One of the major findings in our study was that GGs had a significantly higher Cho/S ratio at short TE than DNTs. FCD could also be distinguished from GGs by Cr/S and Cho/Cr ratios at long TE. MR spectroscopy has been increasingly used in the evaluation of intractable epilepsy associated with brain tumors during the last years. Some studies [3, 4, 31] have shown that DNTs are characterized by their normal spectra, and no significant differences were detected in NAA/Cho, NAA/Cr, NAA/Cr+Cho, or Cho/Cr ratios between DNTs and normal brain [4]. Significant increase of mI/Cr ratio at short TE was also reported in DNTs compared to normal parenchyma [4]. However, according to our findings, this spectral pattern can be also seen in FCD in addition to DNTs. Most GGs have been shown to display the features of low-grade gliomas with decreased NAA and increased choline peaks [27], while FCD is characterized by an elevated Cho and a minimally decreased NAA [21, 31]. Nonetheless, the decrease in NAA could be related to functional alterations as demonstrated in adult patients with temporal and frontal lobe epilepsy without evidence of brain lesion on MRI [8, 9].

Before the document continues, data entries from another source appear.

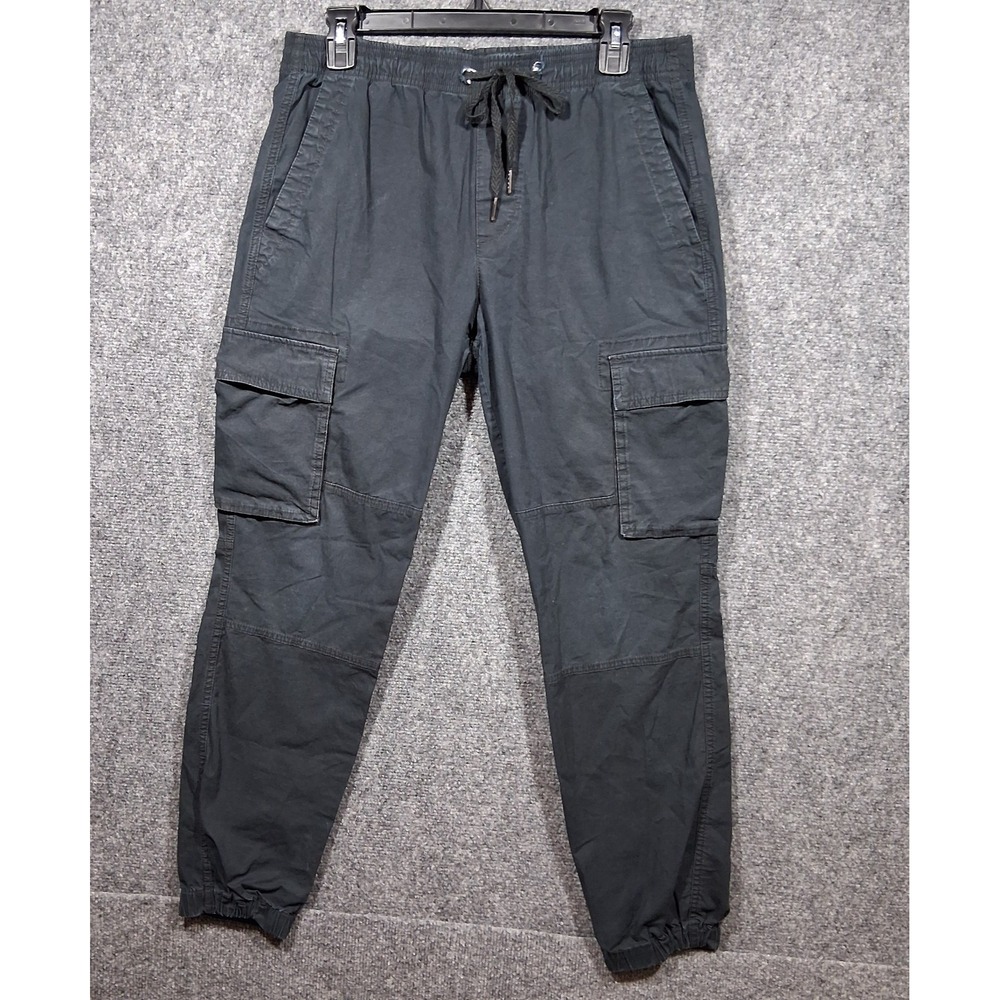 Gap Twill Cargo Pant Women S Bold Black‎ Unique Cotton Blend Comfy Stretch Waist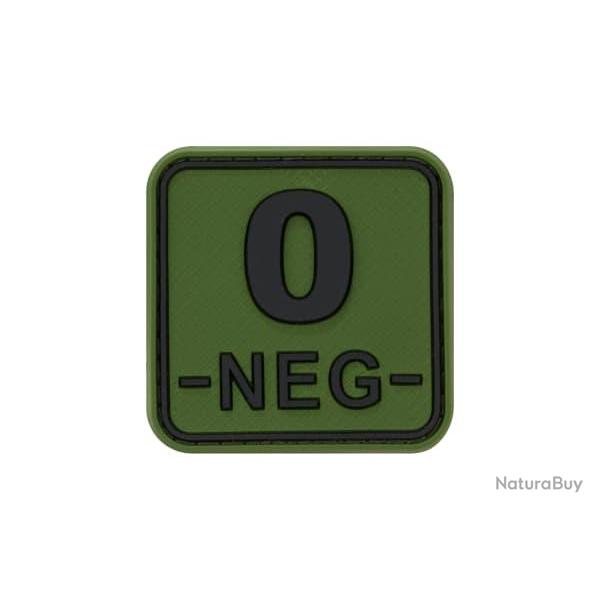 Bloodtype Square Rubber Patch 0 Neg - R�f: 10346121400 - KBoutique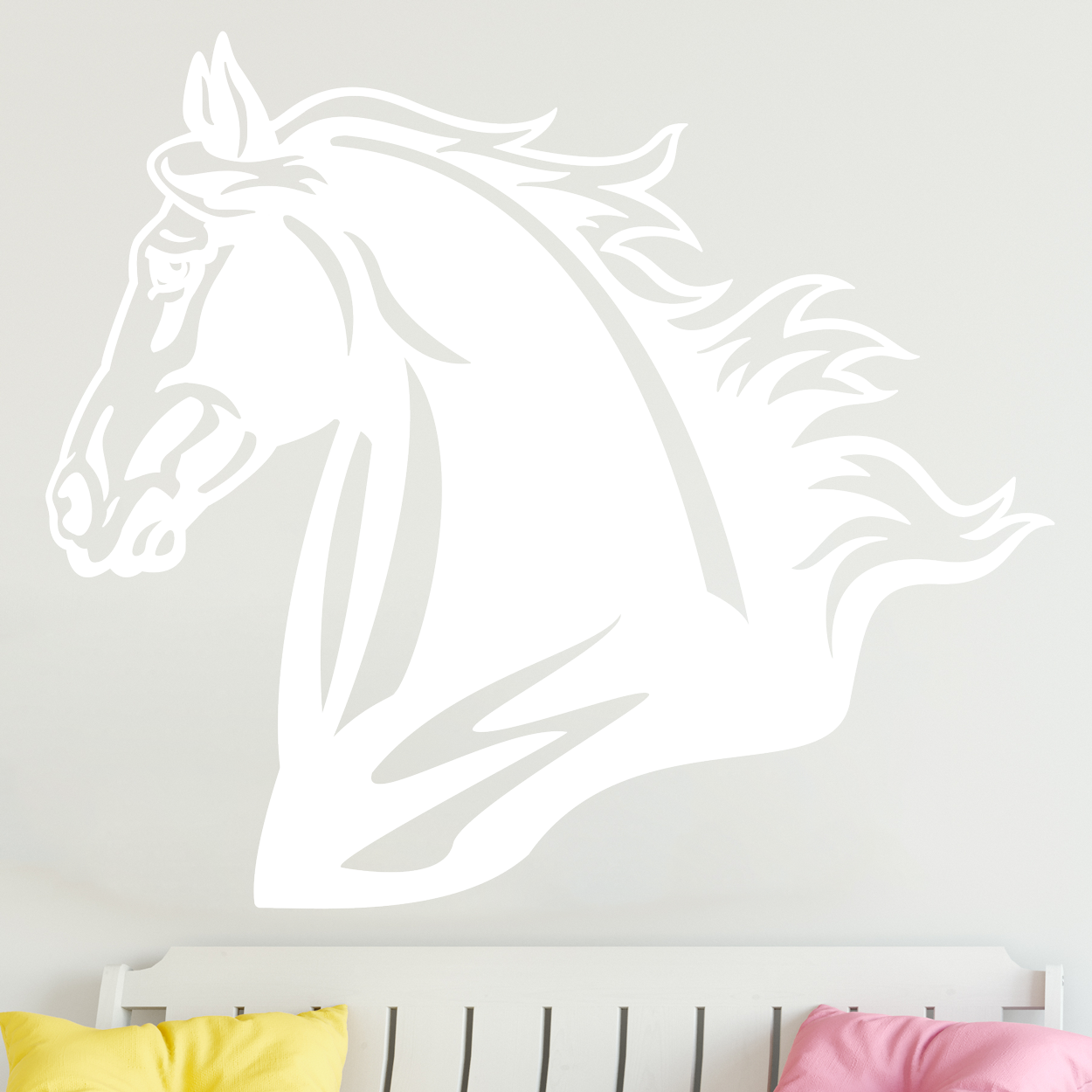 Smukt hestehoved wallsticker, heste wallstickers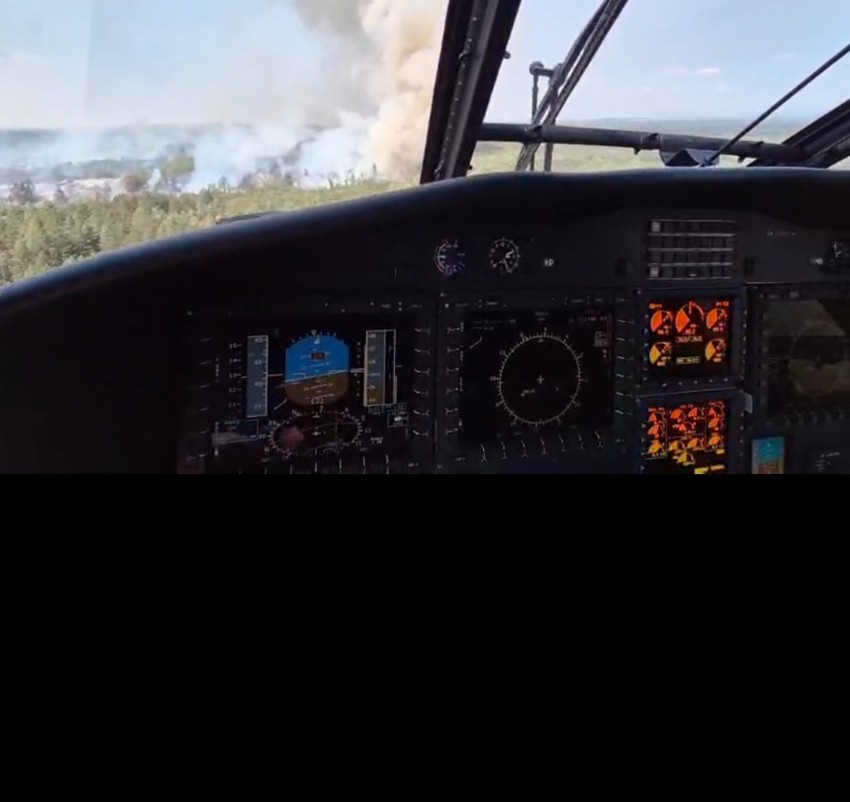 Piloti Helikopterske jedinice u akciji gašenja požara u Deliblatskoj peščari su 15 dana u kontinuitetu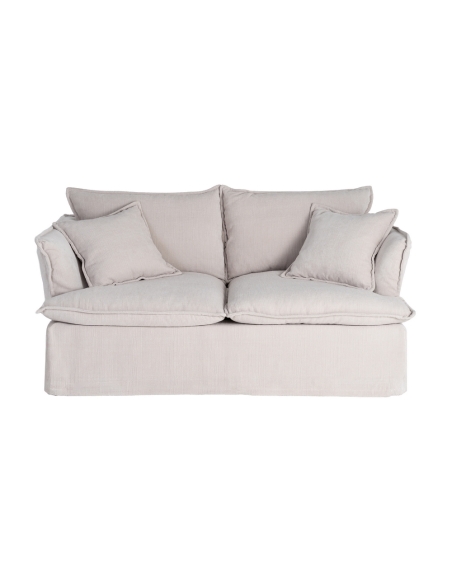 IXIA cream two-seat sofa with fully covered base - image 1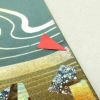 袋帯 太鼓柄 箔 フォーマル用 正絹 流水・波柄 緑・うぐいす色_画像15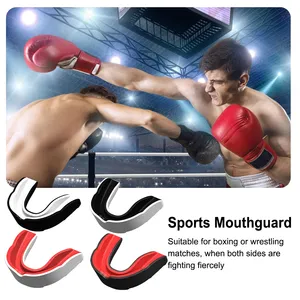 Protège-dents en EVA moulable pour la boxe, protection des dents absorbant les chocs pour adultes, protège-gencives pour le kickboxing, le muay thai et les sports de combat - Product Image 3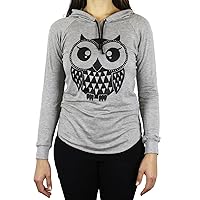 Cartoon Owl Lightweight Womens Hoodie Sweater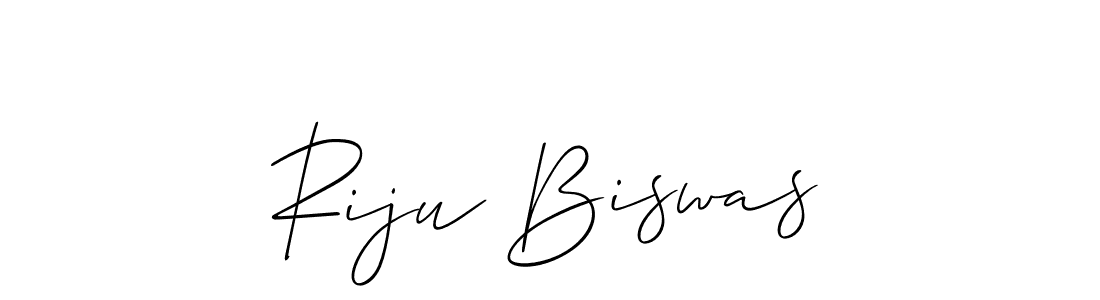 Create a beautiful signature design for name Riju Biswas. With this signature (Allison_Script) fonts, you can make a handwritten signature for free. Riju Biswas signature style 2 images and pictures png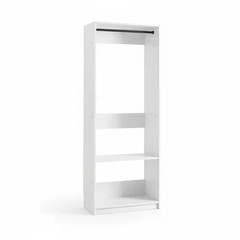 Prosper 32 In. W White Tower Unit 1-Shelf 1-Rods Wood Closet System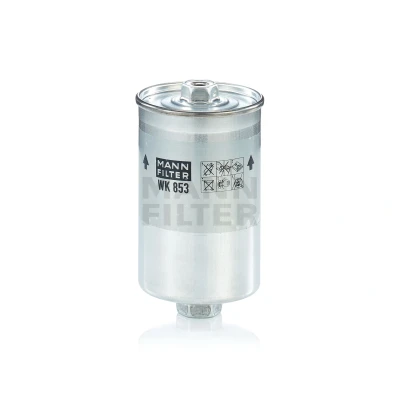 Image of 1306530, 13065305, 1389450, 13894506, 1389562 Fuel Filter MANN WK 853 In Line VOLVO: 940 II Saloon, 740 Estate, Estate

Although many authors tried to characterize FCD, DNTs, and GGs using MRI, no study comparing the three lesions in epilepsy children has been reported so far except one study using 18F-FDG and 11C-methionine PET in which the authors could separate FCD from DNT and GG, but not in distinguishing each group from the others [26].

Conclusion

Preoperative imaging diagnosis of epileptogenic brain tumors in children is important for the determination of treatment strategies and expectation of outcome. Conventional MRI alone is still insufficient to distinguish DNTs, FCD, and GGs in some cases. In this study, combination of conventional MRI, ADC values, and MRS ratios either at long TE or short TE correctly separated DNT, FCD, and GG groups with sensitivity and specificity of 100%. Multimodal MRI and MRS could thus help in patient management and in making surgical decisions. However, further studies with larger population with histologically proven lesions are needed to confirm the present findings.